I also created a wrapper with a real implemantation using the Pear Mail function. My local Antix server likes this better (see previous post). I use this scenario when I want to see outgoing email without actually sending any. Another solution would be to have your wrapper write the messages out to a text file.
Additionally, Pear Mail handles SMTP authentication so I can use my Pear implementation in production if that is required.
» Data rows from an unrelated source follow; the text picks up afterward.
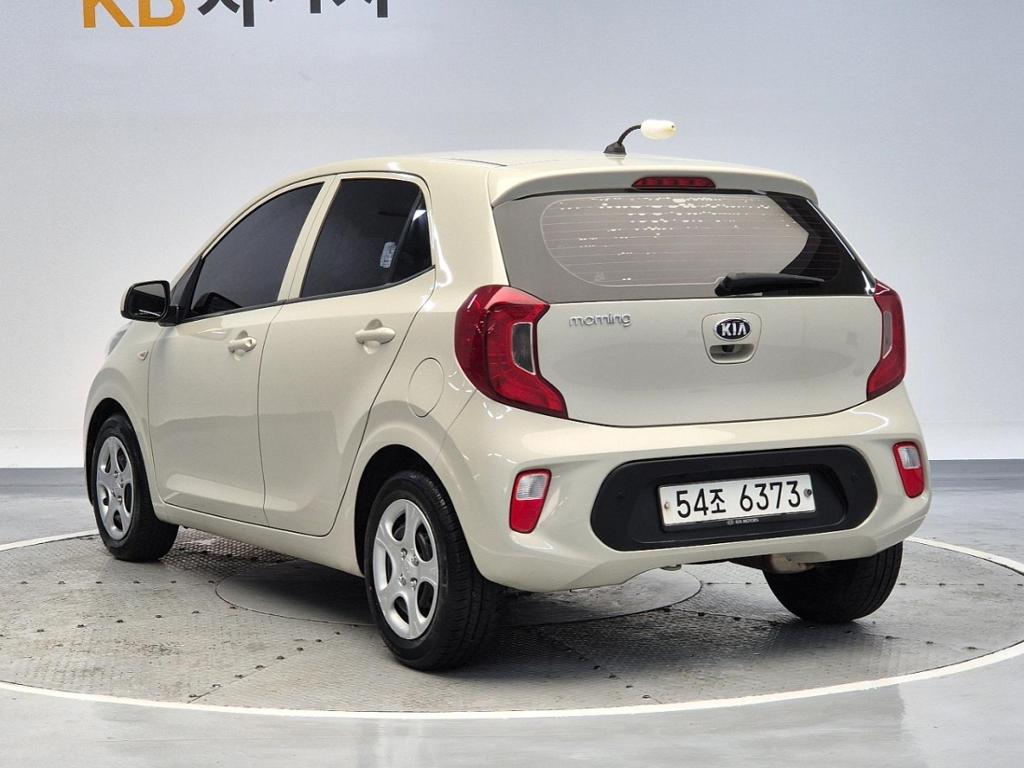 2017 KIA ALL NEW MORNING 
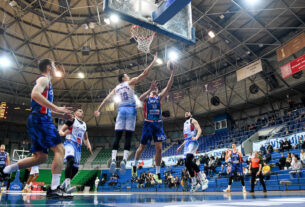 cibona zagreb - igokea laktaši :: 11. kolo - aba liga 2022/2023 :: foto: marin sušić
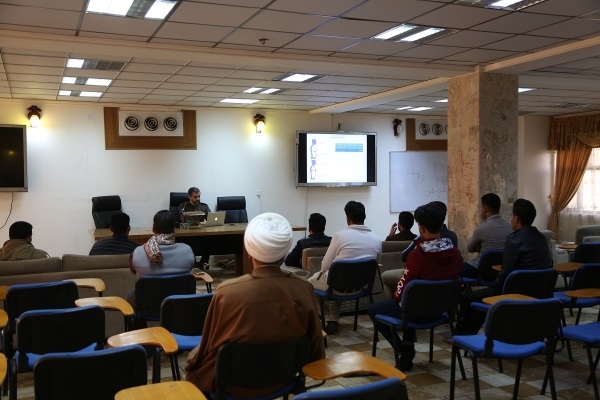 إقامة ورشة تخصصية في تطوير الصوت والأداء بكربلاء المقدسة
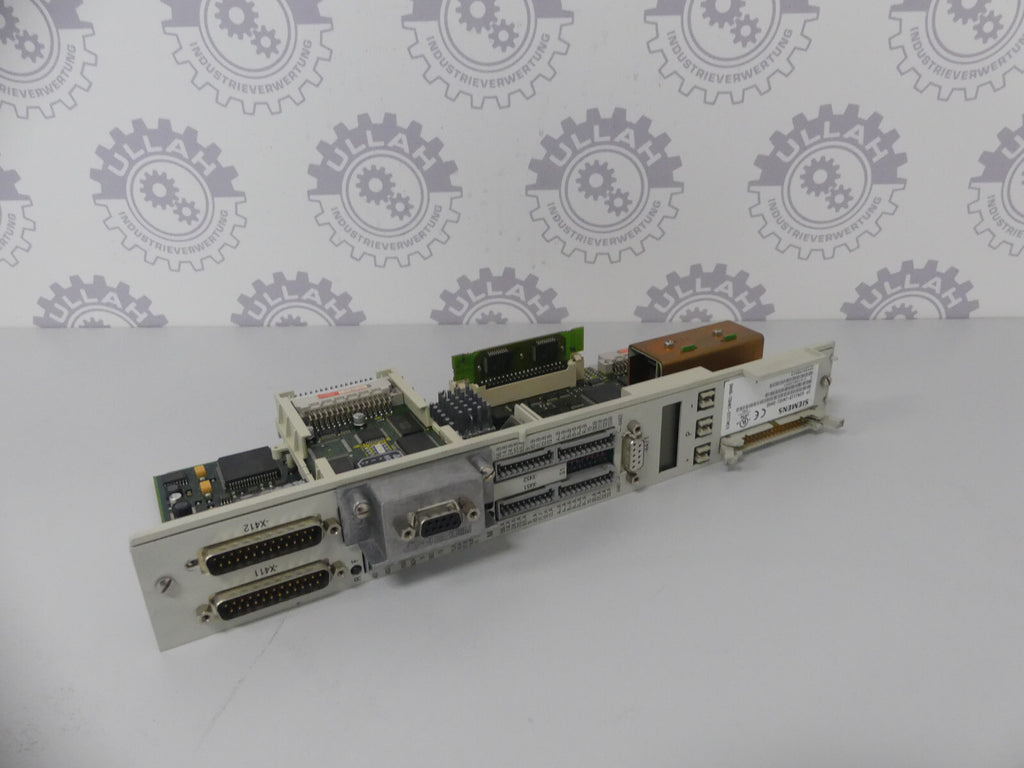 Siemens Simodrive Regeleinschub 6SN1118-1NH01-0AA0 Used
These instructions are for Drupal 6.x only. It took a little while to figure out because most of the blog posts referred to 5.x. The configuration file was different in 5.x and the method signiture for the wrapper function changed in 6.x. In 6.x the wrapper takes the same parmameter (message array) as drupal_mail_send() in includes\mail.inc. See the function header comments for a full description.
cheers,
Terry SoRelle
Thanks, not having a local
Thanks, not having a local SMTP server was also causing this same issue for me.
Antix development SMTP server
Nifty fix, thanks very much Terry.
This happened to me
Albeit not in Vista, but in XP. SMTP had nothing to do with it, as when I succeeded it just said it couldn't email me the details, but did complete successfully.
The problem was in my php.ini settings. If someone else has this problem, I suggest clicking on the wamp menu > mySQL > php.ini (this should open it up in notepad or a smiliar program), key in your "find" command, (ctrl+f for me) type "memory" (without the quotes). This should take you to the maximum memory setting to be used by a php script. It defauts to 8 or 16 Mb IIRC. Change the numeric value to 128 leaving everything else in this file intact.
This will make php scripts able to take up to 128 Megabytes of memory, which is just fine for a test server. Next thing you need to do is stop and restart wamp services (you could do with just stoppping and starting MySQL, but why not restart the whole thing?)
If you still have problems, I suggest you go into phpmyadmin, delete the whole database you're attempting to use, and create a new one.
The problem was with SMTP for
The problem was with SMTP for me as well. In my php.ini, my SMTP was pointing to a SMTP server that was not working. I changed it to localhost even though I didn't have a local SMTP server and the install completed successfully (although it will tell you there is an error with mail()). You can always go back and fix your php.ini later!